• Set problem
Locate the line containing "How would the", then please write out that line and all the lines below it in the entries exactly.

• Dataset content
□ □ □ □

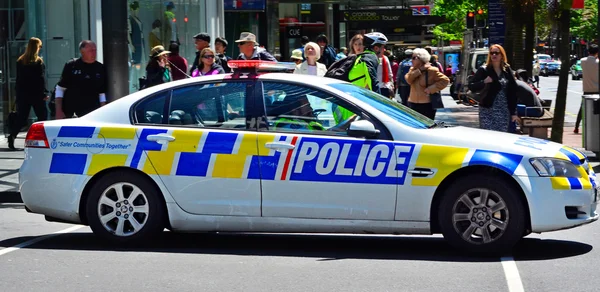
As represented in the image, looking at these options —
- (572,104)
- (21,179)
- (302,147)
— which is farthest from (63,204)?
(572,104)

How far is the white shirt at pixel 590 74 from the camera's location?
2023cm

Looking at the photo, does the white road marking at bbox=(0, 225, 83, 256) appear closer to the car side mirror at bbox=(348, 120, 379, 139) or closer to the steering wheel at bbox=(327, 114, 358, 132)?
the steering wheel at bbox=(327, 114, 358, 132)

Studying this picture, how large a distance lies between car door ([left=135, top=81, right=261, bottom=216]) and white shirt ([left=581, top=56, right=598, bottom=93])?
1337 cm

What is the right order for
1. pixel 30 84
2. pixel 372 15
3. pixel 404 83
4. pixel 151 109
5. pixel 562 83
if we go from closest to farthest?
pixel 151 109, pixel 30 84, pixel 562 83, pixel 404 83, pixel 372 15

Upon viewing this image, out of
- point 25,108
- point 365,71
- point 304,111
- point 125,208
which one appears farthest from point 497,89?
point 25,108

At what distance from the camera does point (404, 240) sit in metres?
8.89

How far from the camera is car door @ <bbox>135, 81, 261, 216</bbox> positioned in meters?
8.04

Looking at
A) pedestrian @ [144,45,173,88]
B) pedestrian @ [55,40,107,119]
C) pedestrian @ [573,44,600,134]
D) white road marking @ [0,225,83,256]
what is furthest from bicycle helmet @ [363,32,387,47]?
pedestrian @ [573,44,600,134]

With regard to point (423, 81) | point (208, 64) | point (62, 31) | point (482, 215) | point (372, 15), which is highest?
point (372, 15)

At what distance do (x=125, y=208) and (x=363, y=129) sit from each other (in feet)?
6.42

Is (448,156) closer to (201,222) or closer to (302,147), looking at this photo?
(302,147)

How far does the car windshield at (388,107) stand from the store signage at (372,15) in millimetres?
29150

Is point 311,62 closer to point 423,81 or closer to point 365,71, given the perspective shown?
point 365,71

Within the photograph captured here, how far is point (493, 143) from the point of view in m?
7.79
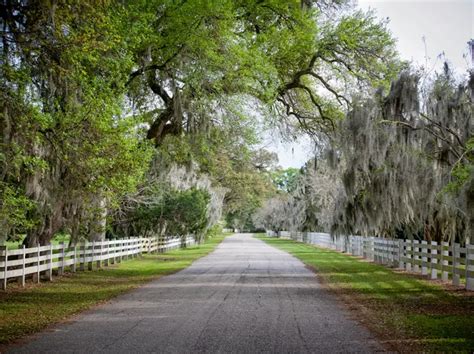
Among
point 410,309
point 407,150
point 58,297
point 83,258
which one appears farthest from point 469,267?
point 83,258

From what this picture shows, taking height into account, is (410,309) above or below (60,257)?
below

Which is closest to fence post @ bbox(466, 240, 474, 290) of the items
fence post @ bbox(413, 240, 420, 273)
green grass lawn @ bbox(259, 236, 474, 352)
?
green grass lawn @ bbox(259, 236, 474, 352)

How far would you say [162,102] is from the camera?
19.0m

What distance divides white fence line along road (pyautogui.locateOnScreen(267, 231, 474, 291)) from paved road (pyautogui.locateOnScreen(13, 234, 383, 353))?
3.53 m

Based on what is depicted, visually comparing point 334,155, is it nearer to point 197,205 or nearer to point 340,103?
point 340,103

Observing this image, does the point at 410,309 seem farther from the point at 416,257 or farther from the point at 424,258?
the point at 416,257

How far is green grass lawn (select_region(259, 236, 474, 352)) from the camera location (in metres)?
7.46

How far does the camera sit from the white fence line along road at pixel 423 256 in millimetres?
13582

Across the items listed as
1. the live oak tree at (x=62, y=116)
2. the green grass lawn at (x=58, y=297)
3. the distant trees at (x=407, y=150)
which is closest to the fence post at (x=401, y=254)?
the distant trees at (x=407, y=150)

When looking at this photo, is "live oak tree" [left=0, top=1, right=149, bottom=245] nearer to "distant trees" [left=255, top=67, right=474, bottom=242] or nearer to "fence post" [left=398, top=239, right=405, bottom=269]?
"distant trees" [left=255, top=67, right=474, bottom=242]

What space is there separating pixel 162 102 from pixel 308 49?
5039 millimetres

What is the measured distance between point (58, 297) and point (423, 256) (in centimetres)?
1084

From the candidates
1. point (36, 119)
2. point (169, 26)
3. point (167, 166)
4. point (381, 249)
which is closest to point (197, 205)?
point (167, 166)

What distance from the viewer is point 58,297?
11648 millimetres
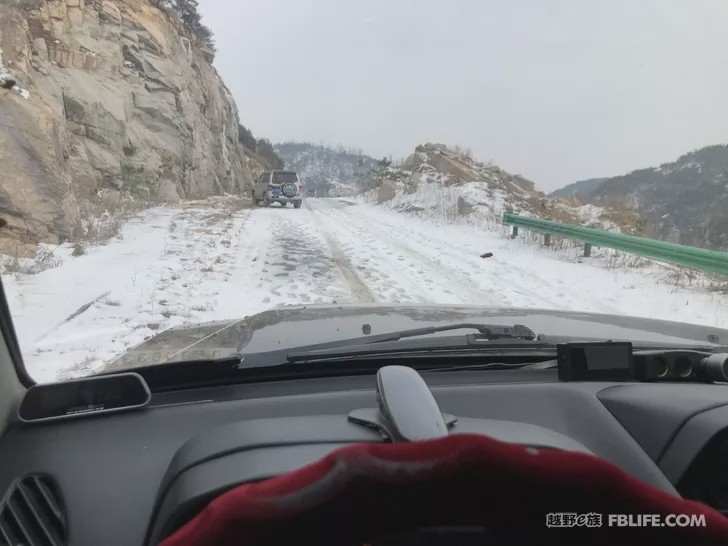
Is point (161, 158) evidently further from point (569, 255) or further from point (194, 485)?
point (194, 485)

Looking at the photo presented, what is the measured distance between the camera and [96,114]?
67.9ft

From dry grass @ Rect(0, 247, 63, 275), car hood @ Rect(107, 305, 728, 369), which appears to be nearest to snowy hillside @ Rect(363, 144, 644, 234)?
car hood @ Rect(107, 305, 728, 369)

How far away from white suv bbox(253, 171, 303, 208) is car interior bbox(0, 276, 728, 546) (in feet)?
80.9

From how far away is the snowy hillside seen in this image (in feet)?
61.8

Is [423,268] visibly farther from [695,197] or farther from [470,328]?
[470,328]

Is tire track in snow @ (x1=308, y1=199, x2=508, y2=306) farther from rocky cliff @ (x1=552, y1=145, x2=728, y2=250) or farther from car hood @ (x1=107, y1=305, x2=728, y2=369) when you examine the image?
rocky cliff @ (x1=552, y1=145, x2=728, y2=250)

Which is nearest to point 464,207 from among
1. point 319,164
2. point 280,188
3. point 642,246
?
point 280,188

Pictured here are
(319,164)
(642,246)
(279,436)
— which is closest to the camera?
(279,436)

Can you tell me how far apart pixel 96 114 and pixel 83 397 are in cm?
2098

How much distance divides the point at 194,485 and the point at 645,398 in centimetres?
173

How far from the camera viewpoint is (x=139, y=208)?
18.1m

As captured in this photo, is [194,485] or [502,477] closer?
[502,477]

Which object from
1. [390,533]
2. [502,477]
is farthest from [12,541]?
[502,477]

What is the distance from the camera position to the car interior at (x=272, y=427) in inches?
67.4
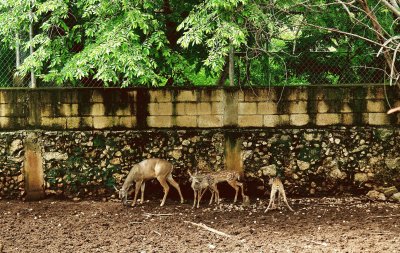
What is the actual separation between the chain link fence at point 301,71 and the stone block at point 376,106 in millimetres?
379

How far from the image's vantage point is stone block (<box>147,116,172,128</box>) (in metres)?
7.98

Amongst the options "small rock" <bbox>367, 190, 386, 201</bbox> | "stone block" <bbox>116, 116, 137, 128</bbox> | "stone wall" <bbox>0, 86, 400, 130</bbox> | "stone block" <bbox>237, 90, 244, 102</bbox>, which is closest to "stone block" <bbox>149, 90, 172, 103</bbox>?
"stone wall" <bbox>0, 86, 400, 130</bbox>

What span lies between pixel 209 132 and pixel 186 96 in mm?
628

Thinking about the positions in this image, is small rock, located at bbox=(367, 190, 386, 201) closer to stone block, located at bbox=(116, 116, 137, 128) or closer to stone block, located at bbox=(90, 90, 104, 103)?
stone block, located at bbox=(116, 116, 137, 128)

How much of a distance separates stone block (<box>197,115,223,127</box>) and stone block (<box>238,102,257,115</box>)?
0.31 meters

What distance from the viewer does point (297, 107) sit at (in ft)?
26.1

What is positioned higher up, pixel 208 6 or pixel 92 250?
pixel 208 6

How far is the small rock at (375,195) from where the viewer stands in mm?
7787

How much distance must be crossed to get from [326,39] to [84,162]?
4.14 m

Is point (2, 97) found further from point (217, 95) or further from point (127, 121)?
point (217, 95)

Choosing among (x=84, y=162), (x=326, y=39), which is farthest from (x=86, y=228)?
(x=326, y=39)

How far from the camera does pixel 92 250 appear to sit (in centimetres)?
581

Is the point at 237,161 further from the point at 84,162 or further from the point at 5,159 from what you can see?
the point at 5,159

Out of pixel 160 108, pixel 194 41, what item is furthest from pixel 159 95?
pixel 194 41
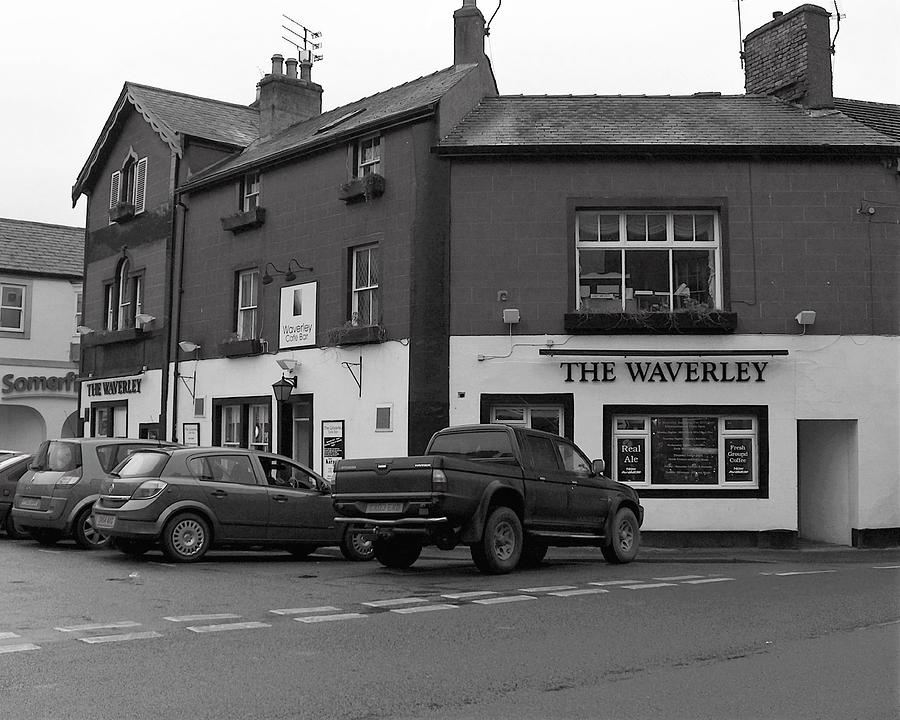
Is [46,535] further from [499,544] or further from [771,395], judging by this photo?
[771,395]

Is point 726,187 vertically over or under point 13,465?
over

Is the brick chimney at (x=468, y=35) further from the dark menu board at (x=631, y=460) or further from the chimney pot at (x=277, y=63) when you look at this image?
the dark menu board at (x=631, y=460)

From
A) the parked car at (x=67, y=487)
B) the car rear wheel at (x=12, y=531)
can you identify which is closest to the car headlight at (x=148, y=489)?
the parked car at (x=67, y=487)

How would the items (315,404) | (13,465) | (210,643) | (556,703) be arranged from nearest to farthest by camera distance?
(556,703) → (210,643) → (13,465) → (315,404)

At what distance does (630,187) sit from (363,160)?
5482mm

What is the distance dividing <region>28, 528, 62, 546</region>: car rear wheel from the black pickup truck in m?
4.99

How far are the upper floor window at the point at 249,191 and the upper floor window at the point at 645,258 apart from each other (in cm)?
791

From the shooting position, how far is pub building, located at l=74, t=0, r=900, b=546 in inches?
741

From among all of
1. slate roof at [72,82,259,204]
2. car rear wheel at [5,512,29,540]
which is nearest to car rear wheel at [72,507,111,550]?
car rear wheel at [5,512,29,540]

□ □ □ □

• The solution
How would the items (315,404) | (13,465) | (210,643) | (556,703) be arranged from nearest to farthest by camera distance?
(556,703) → (210,643) → (13,465) → (315,404)

At what distance does (630,187) sit from (363,160)?
5482mm

What is the distance dividing <region>28, 528, 62, 546</region>: car rear wheel from the black pickup truck in m?
4.99

How far are the upper floor window at the point at 249,191 and the upper floor window at the point at 645,258 apart from each other (in cm)?
791

From the shooting position, how far is pub building, located at l=74, t=0, r=900, b=546 in inches?
741

From among all of
1. slate roof at [72,82,259,204]
2. car rear wheel at [5,512,29,540]
which is nearest to car rear wheel at [72,507,111,550]?
car rear wheel at [5,512,29,540]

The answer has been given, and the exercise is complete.